- IATA: none; ICAO: ULKT;

Summary
- Airport type: Public
- Location: Verkhnyaya Toyma, Arkhangelsk Oblast
- Elevation AMSL: 98 ft / 30 m
- Coordinates: 62°14′18″N 45°1′12″E﻿ / ﻿62.23833°N 45.02000°E
- Interactive map of Verkhnyaya Toyma

Runways
| Direction | Length |  | Surface |
| ft | m |
| 14/32 | 5,249 | 1,600 | Asphalt |

= Verkhnyaya Toyma Airport =

Verkhnyaya Toyma is an airport in Russia located 1 km northeast of the rural locality (a selo) of Verkhnyaya Toyma. It is a paved civilian airstrip serving the region northwest of Kotlas. It is capable of handling Yak-42 and An-24 aircraft.
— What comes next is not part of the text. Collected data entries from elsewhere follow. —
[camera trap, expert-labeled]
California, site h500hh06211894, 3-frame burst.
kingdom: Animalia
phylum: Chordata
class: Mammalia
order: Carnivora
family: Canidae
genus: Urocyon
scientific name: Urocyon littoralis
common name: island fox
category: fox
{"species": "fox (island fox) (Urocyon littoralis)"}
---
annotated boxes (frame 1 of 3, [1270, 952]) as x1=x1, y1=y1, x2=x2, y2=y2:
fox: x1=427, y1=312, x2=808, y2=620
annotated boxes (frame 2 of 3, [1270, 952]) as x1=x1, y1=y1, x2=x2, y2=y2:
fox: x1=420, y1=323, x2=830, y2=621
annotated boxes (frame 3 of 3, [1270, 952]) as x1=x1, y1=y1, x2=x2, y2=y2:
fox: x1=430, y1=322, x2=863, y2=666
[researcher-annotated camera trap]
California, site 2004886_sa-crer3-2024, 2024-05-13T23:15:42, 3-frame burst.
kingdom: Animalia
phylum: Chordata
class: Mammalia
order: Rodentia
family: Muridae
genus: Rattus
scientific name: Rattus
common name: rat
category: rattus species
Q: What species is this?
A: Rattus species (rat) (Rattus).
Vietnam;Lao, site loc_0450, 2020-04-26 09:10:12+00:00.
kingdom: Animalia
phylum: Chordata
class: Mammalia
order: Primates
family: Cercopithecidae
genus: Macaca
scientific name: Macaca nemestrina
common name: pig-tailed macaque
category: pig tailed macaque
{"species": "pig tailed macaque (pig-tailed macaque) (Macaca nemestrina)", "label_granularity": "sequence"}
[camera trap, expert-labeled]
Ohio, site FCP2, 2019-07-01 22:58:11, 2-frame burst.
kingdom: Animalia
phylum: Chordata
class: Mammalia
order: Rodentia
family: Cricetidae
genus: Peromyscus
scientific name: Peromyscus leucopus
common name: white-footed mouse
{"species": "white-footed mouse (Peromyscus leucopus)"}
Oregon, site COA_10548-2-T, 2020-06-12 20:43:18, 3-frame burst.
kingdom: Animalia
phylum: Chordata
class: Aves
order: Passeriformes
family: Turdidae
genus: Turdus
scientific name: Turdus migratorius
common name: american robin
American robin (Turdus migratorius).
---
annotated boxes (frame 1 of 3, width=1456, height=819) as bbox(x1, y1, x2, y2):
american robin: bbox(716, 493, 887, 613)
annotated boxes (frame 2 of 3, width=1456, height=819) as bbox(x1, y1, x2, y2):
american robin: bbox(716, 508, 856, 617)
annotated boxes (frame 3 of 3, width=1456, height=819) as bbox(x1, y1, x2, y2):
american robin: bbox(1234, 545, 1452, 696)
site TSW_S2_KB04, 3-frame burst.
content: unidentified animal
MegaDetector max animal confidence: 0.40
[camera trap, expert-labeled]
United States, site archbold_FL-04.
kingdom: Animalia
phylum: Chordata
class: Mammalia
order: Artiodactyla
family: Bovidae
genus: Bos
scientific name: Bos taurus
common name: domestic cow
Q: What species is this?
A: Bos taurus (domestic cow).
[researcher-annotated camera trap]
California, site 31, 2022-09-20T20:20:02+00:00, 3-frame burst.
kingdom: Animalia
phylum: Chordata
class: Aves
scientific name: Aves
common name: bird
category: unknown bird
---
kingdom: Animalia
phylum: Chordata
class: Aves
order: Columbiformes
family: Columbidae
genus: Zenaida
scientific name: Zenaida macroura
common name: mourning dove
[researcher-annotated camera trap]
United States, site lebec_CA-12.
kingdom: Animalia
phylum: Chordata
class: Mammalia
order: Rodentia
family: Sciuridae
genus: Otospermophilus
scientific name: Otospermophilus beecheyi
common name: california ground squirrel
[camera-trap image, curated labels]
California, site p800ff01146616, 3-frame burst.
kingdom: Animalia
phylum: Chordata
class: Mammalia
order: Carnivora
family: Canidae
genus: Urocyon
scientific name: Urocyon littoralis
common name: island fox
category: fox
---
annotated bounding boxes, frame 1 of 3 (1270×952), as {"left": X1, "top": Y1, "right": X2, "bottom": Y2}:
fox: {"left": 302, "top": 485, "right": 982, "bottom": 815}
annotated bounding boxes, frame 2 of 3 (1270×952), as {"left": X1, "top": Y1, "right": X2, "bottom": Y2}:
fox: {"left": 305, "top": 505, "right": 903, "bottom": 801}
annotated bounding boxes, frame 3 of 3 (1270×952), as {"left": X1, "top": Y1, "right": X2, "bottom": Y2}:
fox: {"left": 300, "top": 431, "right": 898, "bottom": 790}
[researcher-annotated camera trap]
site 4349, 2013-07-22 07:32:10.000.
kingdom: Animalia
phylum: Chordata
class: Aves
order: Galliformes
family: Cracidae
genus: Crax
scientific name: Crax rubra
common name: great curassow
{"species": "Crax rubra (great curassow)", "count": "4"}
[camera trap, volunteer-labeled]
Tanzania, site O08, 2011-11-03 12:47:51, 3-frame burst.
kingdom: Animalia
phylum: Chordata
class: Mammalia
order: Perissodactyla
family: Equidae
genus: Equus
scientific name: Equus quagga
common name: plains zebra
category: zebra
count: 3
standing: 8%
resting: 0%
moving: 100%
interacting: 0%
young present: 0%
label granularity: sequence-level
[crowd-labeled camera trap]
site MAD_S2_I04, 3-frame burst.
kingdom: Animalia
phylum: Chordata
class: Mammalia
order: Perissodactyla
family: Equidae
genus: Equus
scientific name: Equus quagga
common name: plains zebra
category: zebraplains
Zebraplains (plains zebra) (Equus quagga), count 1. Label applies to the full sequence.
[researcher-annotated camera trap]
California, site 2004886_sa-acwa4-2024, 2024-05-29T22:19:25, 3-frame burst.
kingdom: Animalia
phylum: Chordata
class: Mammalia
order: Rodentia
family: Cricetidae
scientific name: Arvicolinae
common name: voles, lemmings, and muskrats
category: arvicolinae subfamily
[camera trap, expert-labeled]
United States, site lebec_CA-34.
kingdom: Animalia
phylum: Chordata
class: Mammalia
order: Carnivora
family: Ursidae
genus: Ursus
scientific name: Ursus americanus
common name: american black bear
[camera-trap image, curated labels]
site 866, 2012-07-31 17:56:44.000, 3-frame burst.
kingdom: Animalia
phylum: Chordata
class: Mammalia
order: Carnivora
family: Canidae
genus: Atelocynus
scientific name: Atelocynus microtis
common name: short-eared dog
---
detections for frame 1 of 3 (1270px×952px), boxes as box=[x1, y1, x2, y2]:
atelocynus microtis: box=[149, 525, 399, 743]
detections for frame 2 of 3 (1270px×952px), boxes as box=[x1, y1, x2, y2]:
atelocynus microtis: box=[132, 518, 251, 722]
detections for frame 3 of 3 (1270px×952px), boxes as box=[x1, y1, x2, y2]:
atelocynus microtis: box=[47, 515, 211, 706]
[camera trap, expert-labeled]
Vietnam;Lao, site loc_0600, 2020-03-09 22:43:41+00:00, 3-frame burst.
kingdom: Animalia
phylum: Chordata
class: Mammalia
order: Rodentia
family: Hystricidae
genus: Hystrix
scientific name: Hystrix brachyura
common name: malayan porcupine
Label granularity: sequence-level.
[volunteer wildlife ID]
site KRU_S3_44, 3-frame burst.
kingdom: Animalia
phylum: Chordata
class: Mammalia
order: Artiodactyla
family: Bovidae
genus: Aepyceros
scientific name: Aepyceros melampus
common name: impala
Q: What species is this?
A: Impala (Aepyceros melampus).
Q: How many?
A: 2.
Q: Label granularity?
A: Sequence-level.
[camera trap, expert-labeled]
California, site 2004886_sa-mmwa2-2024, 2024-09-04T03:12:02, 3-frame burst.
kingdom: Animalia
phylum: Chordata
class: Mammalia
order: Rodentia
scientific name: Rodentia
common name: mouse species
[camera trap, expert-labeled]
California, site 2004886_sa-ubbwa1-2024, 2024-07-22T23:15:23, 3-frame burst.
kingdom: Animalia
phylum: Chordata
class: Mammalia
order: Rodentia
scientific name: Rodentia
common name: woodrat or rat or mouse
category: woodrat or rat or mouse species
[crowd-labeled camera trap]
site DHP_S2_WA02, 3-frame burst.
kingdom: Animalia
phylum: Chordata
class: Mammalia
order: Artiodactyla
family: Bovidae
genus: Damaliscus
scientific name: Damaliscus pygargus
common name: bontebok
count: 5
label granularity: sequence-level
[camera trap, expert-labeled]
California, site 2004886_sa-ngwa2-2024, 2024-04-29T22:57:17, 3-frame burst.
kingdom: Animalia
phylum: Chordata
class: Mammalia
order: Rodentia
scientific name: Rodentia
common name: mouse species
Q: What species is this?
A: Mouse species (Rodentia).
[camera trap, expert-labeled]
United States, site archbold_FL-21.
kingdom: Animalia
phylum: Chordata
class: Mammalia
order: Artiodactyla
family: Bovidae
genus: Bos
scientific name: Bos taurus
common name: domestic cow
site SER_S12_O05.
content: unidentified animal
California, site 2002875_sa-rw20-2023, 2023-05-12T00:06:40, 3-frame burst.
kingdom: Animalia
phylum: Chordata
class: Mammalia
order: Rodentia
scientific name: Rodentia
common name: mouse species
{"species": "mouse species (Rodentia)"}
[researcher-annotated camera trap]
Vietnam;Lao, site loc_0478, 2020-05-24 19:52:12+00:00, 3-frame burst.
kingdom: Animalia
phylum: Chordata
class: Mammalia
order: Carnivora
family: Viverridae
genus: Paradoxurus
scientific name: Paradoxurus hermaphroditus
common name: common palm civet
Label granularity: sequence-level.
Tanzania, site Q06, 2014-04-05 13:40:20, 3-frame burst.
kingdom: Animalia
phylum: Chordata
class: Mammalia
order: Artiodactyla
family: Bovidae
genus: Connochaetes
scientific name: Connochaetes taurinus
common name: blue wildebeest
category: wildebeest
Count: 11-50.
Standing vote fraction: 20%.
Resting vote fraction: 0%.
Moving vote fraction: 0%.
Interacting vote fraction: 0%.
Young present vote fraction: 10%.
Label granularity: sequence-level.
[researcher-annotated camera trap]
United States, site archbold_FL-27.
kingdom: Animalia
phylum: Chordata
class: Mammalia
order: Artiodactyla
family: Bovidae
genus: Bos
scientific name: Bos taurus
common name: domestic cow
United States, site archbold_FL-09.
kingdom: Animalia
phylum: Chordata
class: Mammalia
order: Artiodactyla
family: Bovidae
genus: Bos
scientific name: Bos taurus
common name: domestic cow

The airport is located southeast of Verkhnyaya Toyma, immediately east of the local road connecting Verkhnyaya Toyma to the settlement of Dvinskoy.

In the 1980s, the airport was serving about 2-3 daily flights to Arkhangelsk and up to 7 daily flights to Kotlas, the regional transport hub. In addition, the selos around Verkhnyaya Toyma were connected to it by local passenger flights.

In 2010, the airport is basically defunct, flights have not been carried out for years. Parts of the airport, including the building which previously hosted the navigation service, were offered for sale with possible usages as a storehouse for timber and as a basic hotel.